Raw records
— BEGIN —

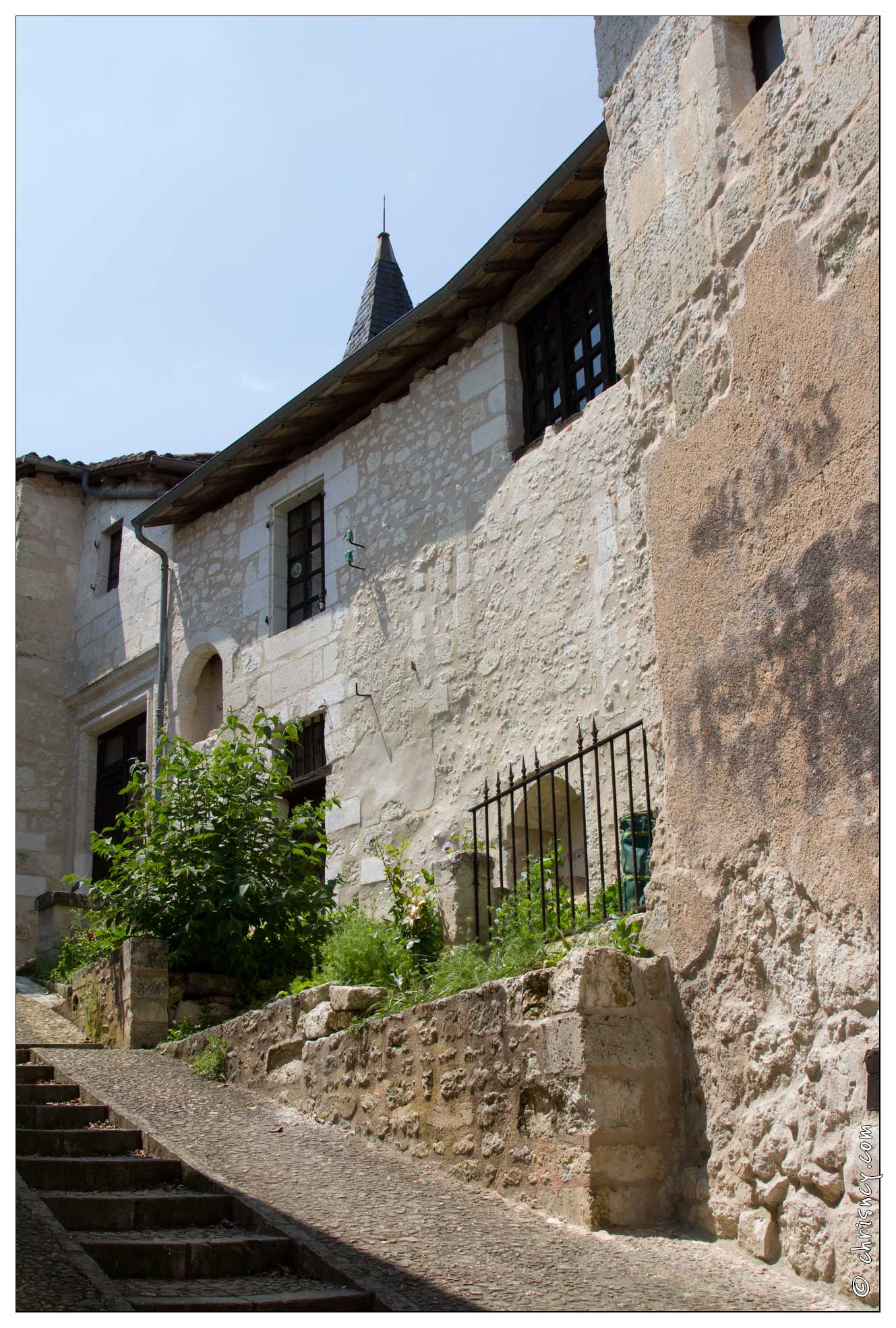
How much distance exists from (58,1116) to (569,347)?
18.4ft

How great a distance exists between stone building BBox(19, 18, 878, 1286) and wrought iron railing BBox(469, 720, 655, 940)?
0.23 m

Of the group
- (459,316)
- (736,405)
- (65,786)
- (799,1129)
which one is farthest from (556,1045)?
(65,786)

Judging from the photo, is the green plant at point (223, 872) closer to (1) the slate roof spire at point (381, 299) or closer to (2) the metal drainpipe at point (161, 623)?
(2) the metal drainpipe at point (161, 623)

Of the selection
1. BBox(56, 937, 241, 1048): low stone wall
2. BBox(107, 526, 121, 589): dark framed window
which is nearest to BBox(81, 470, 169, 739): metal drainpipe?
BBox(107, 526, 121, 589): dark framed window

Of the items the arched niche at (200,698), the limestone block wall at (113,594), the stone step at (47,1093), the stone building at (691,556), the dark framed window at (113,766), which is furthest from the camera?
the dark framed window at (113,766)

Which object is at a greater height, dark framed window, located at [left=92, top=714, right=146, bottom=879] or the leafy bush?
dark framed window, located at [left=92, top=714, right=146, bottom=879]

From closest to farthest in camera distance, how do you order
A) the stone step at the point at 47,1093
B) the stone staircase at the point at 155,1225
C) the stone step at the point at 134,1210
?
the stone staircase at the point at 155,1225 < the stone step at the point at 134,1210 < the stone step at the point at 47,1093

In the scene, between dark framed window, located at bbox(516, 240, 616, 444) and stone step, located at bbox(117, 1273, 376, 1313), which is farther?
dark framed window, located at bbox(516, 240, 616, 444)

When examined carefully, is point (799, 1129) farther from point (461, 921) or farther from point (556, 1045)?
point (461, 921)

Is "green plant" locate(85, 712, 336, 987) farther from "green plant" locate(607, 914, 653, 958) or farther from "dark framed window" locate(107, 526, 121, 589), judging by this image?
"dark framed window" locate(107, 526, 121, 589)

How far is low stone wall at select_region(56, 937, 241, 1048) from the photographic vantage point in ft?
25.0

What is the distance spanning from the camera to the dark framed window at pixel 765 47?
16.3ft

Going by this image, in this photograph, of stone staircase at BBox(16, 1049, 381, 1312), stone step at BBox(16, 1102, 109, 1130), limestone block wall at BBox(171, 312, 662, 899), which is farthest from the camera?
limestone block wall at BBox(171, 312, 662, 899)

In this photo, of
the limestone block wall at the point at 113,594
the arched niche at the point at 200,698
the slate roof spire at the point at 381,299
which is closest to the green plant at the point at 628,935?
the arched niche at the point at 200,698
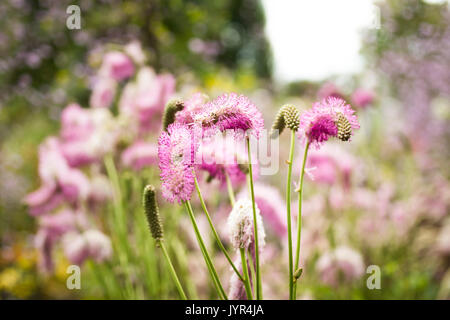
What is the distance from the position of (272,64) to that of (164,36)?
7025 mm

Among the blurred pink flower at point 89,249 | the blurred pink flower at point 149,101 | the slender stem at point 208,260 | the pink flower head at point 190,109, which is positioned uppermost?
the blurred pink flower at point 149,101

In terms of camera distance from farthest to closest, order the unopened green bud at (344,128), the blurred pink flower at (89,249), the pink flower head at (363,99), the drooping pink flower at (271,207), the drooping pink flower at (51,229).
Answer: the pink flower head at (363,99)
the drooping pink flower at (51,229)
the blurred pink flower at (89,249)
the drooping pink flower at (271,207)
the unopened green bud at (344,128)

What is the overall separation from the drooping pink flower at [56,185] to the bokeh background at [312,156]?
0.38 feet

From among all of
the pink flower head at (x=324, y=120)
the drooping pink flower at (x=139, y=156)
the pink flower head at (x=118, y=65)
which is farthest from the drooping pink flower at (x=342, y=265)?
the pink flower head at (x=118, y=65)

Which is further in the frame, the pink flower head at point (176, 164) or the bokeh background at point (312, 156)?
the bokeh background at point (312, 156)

— END —
— BEGIN —

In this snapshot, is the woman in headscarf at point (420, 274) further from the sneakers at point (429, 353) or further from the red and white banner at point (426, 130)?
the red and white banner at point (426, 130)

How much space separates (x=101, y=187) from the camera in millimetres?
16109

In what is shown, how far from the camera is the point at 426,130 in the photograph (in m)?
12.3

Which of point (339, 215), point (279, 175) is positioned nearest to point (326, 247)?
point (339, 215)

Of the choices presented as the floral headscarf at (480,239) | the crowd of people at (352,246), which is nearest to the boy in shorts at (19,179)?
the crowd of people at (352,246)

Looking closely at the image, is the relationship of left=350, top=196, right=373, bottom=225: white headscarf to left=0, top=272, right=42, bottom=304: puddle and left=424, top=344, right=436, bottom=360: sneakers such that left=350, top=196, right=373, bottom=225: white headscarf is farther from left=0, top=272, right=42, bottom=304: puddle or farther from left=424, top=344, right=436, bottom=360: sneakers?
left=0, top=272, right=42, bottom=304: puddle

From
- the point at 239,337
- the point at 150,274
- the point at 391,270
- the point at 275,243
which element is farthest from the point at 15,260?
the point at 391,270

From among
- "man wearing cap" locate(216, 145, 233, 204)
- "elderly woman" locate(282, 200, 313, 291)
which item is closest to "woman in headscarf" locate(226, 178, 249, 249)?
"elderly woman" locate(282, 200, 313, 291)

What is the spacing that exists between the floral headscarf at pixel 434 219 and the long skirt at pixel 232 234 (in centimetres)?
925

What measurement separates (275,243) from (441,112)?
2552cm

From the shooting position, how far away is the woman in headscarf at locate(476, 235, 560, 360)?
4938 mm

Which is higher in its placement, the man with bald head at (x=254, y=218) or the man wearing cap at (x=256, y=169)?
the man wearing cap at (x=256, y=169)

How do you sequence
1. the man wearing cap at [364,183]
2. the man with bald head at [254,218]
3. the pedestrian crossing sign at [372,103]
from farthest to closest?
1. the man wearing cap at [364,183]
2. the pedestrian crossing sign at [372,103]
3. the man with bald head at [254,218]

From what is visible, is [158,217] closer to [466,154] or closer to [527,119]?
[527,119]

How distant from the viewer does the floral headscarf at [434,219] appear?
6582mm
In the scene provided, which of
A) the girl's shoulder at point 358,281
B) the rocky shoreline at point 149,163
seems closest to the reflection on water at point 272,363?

— END —
— BEGIN —

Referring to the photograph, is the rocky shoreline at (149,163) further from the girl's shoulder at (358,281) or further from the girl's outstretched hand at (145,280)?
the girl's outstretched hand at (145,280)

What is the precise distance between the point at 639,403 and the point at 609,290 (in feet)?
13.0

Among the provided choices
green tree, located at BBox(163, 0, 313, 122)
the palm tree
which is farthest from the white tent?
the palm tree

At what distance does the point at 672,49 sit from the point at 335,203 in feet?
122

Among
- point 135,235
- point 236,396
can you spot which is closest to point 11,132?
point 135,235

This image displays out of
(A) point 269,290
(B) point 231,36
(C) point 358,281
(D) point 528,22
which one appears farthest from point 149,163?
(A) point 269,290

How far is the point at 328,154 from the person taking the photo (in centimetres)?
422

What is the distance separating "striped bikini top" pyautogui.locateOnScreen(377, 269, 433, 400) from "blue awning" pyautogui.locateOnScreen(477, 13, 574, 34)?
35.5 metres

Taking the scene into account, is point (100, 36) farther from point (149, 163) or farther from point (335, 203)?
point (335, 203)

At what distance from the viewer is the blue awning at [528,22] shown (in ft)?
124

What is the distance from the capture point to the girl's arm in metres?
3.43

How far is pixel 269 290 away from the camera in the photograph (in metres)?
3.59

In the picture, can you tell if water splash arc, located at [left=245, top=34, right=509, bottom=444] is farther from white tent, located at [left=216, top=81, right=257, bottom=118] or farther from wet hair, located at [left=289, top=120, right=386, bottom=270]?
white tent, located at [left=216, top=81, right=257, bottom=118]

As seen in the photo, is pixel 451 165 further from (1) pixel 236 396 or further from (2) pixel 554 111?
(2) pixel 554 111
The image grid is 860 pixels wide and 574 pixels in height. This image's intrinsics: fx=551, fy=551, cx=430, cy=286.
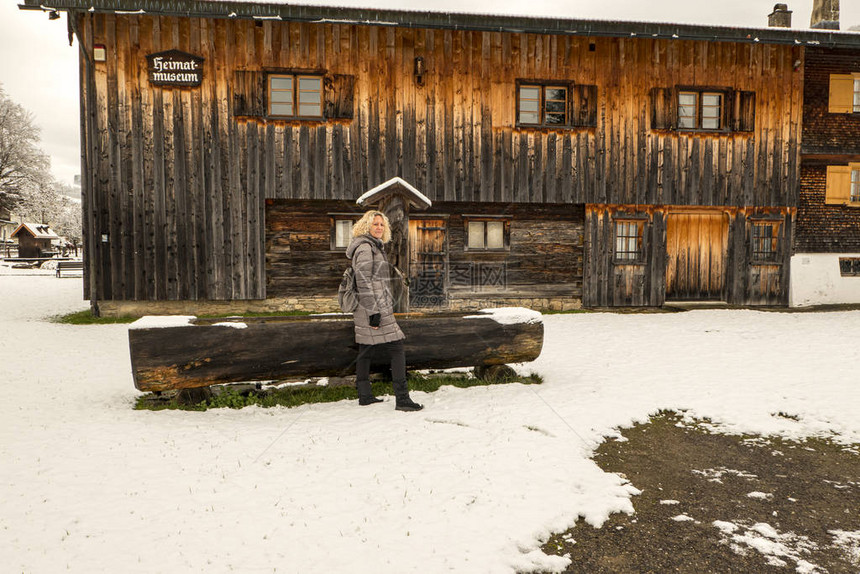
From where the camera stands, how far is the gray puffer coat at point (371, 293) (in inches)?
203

— END —

● What is required: Please copy out, character for character, the lines from the one containing "What is the spacing" through the one containing "3. the man with bald head at [254,218]", including both of those lines.

● The reply:
What is the spacing that exists between the floral headscarf at pixel 434 219 and the long skirt at pixel 232 234 (in centimetres)?
925

What measurement separates (275,243) from (441,112)?
2552cm

From the shooting position, how far away is the woman in headscarf at locate(476, 235, 560, 360)?
4938 mm

Which is higher in its placement, the man with bald head at (x=254, y=218) or the man wearing cap at (x=256, y=169)?
the man wearing cap at (x=256, y=169)

How do you sequence
1. the man wearing cap at [364,183]
2. the man with bald head at [254,218]
3. the pedestrian crossing sign at [372,103]
from farthest to closest?
1. the man wearing cap at [364,183]
2. the pedestrian crossing sign at [372,103]
3. the man with bald head at [254,218]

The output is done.